According to the recommendation of the World Health Organization (WHO), Health Insurance (HI) pays 80%, the patient pays 20%. But in Vietnam, on average, people have to pay 40% of medical expenses themselves. This level is currently higher than that of people in Laos, Cambodia, Myanmar, lower than Indonesia, Philippines, Thailand, Malaysia.

"High out-of-pocket expenses make many families poor or fall back into poverty after treatment," said Mr. Hoa. The reason why households still have to pay high out-of-pocket expenses is because the insurance premium is low, causing the insurance agency to not have enough funds to expand the scope of payment as well as medical examination and treatment benefits.

The current health insurance contribution rate is 4.5% of the basic salary. Items covered by health insurance include medical examination and treatment, rehabilitation, periodic maternity care and childbirth. Newborn screening services, early diagnosis of some cancers, periodic or home health check-ups, etc. have not been paid for. In particular, many drugs, including some highly effective cancer treatments, are still not covered by insurance. Many poor patients miss out on treatment opportunities because the cost of these drugs can reach hundreds of millions of dong.

According to a pharmaceutical expert, since 2018, the list of drugs covered by health insurance has not been updated or supplemented with new drugs, while the process of updating this list is relatively fast in the world. For example, the average time from the time the drug is granted a circulation registration certificate to the time the drug is updated to the list of health insurance coverage in Japan is three months, in the UK and France it is 15 months, and in Korea it is 18 months.

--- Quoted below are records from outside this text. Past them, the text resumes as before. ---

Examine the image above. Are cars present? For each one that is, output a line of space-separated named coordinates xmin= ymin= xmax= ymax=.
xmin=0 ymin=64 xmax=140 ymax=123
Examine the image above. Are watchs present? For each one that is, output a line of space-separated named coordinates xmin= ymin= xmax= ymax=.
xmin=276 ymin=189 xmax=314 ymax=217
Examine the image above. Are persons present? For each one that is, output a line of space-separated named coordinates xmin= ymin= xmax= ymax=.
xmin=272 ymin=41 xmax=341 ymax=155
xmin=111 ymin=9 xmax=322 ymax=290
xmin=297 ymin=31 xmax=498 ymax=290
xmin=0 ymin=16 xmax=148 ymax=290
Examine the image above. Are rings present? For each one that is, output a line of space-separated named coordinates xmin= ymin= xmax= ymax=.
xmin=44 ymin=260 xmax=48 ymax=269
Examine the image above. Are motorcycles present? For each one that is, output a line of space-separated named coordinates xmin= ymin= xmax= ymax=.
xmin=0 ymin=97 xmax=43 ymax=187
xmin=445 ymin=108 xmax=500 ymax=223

Medical staff at the pharmacy of the Ho Chi Minh City Hospital for Tropical Diseases, giving medicine to patients. Photo: Quynh Tran

Medical staff at the pharmacy of the Ho Chi Minh City Hospital for Tropical Diseases, giving medicine to patients. Photo: Quynh Tran

To overcome these shortcomings, the Ministry of Health has developed a draft revised Law on Health Insurance, through assessment, summarizing practices, explaining problems, and considering international experiences. Implementing the goal of universal health insurance in all three aspects of the proportion of the population participating in health insurance, the scope of services enjoyed, and the level of financial protection for health service users.

Specifically, the Ministry of Health proposes that health insurance cover services such as newborn screening, prenatal screening, screening for diseases transmitted from mother to child, examination and early diagnosis of some diseases, including cancer, periodic health check-ups, medical examination and treatment at home (for the elderly, people with severe disabilities), use of vaccines, biological products, and nutrition used in treatment.

In order for people to have early access to new drugs covered by health insurance, experts also believe that it is necessary to quickly adjust and add drugs to the list and have a mechanism to update the list of drugs (covered by health insurance) at least once a year. In addition to adjusting the appropriate contribution level, diversifying health insurance packages, strengthening the connection and cooperation between social health insurance and commercial health insurance, also helps people reduce out-of-pocket expenses for medical examination and treatment.

These changes aim to ensure the rights of health insurance participants and patients' access to optimal treatment methods. The goal is to reduce out-of-pocket spending from households to below 35% by 2025 and below 30% by 2030.

The Ministry of Health is receiving, editing and finalizing the draft law, and is expected to submit the revised draft Law on Health Insurance to the National Assembly in May 2024.